1. Upgrade international credentials
If your training was outside Canada, there are efficient ways to meet Canadian requirements. Programs geared specifically to internationally educated professionals (IEPs) are available in fields such as accounting and finance, dietetics and nutrition, health research and health management, middle-level management, midwifery, physiotherapy, social work and engineering. Look for programs with a high percentage of successful graduates. For example, one year after graduation, more than 80 per cent of The Chang School's dietitian and social work IEP grads are working in their fields. Give yourself the best chance of success by choosing a program with a proven track record.
2. Find a mentor
Mentorship by established professionals can help advance any career, and is especially important for immigrants to Canada and young people. Forward-thinking employers are starting to realize they can benefit too, and some are setting up workplace mentorship programs. Find out what's available from your employer, or seek out mentors on your own.

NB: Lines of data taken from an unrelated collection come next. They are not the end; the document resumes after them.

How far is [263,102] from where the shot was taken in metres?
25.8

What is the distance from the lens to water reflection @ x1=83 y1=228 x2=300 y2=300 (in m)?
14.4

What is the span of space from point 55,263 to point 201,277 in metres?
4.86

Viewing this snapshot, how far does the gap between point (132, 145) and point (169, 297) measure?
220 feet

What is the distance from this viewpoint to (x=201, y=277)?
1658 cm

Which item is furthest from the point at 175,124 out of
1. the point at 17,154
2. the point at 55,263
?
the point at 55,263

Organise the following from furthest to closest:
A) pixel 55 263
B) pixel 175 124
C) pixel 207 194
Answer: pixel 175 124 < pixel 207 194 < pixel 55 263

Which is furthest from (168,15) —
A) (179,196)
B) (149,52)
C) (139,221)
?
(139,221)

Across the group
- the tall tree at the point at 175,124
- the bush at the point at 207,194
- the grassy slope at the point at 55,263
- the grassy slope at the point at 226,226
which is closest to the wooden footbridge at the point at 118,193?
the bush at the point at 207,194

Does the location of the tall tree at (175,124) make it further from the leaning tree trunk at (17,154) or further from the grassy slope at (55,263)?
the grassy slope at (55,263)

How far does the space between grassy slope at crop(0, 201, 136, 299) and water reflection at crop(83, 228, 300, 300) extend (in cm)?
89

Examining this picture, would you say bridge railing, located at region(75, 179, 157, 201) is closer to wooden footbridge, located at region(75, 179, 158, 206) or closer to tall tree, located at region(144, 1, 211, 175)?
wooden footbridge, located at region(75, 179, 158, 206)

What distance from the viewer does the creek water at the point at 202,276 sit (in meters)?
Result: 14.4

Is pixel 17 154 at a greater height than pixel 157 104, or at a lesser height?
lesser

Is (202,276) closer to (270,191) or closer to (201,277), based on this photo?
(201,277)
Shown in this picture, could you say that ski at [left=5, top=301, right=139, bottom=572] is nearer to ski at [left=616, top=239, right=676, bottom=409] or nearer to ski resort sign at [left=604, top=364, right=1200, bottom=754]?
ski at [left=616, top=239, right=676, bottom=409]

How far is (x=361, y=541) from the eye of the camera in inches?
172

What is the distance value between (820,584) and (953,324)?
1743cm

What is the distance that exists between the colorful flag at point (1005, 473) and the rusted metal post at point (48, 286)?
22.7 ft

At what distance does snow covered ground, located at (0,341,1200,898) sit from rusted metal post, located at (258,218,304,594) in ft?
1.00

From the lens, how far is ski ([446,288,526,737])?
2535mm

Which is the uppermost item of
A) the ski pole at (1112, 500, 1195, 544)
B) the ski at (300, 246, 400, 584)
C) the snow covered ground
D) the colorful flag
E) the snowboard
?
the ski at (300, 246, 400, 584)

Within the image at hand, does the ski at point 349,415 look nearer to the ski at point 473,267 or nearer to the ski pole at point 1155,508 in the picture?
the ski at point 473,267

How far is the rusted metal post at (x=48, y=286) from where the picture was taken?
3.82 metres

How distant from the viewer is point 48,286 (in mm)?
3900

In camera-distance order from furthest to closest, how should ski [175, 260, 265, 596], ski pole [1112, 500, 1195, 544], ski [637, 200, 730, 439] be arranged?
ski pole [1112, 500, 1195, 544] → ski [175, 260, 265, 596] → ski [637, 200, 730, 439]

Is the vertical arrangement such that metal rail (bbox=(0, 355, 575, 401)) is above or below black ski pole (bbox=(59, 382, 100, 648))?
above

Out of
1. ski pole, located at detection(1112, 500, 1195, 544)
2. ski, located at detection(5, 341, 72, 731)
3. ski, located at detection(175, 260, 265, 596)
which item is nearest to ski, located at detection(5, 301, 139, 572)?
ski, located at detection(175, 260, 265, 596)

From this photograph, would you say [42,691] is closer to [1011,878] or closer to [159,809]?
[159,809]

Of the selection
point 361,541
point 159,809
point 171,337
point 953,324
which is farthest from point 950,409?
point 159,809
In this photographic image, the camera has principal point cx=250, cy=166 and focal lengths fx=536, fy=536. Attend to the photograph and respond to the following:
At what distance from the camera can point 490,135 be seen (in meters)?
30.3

The impact can be significant. In one recent study, the percentage of mentees who were employed in their field of expertise went from 27 per cent at the start of a mentoring program to 71 per cent one year after completing it. Their salaries went up too - from $36,905 to $59,944. A mentor's insights can help you plot the shortest route to your goals and sidestep common mistakes.
3. Design your own program
In many workplaces, training budgets have been cut. In fact, between 1993 and 2013, spending on workplace training declined from $1,207 per employee to $705 per employee (in constant dollars) - putting more of an onus on employees to pay for their own training. Of course, especially when it's your money, you want to target your investment. Look for modular, customizable programs that give you exactly what you need -- such as The Chang School's innovative Experiential Learning Exchange.
Consider Distance Education, too. It can be a convenient way to fit education into your busy schedule and is available for a growing number of courses and certificates. Remember that education isn't one-size-fits-all. Tailoring your learning helps you ensure you can quite literally employ it.
Reach your full potential
Mal-employment can be extremely frustrating for anyone who experiences it. If you feel that your job isn't using your talents and skills:
• Talk to people who are doing your ideal job
• Identify and fill any gaps in your credentials
• Map out your path towards a career you love
It's well worth the effort. Reaching your full potential means much more than a better title and a higher salary. As you become more satisfied with your work, you'll throw your energies into it and excel. As a result, you'll advance -- likely faster than you expected.
On a regular basis, I get to see the breathtaking speed of success when The Chang School's learners find their way into the right role. It's inspiring and keeps my team motivated to continue looking for innovative solutions to the challenge of mal-employment in Canada.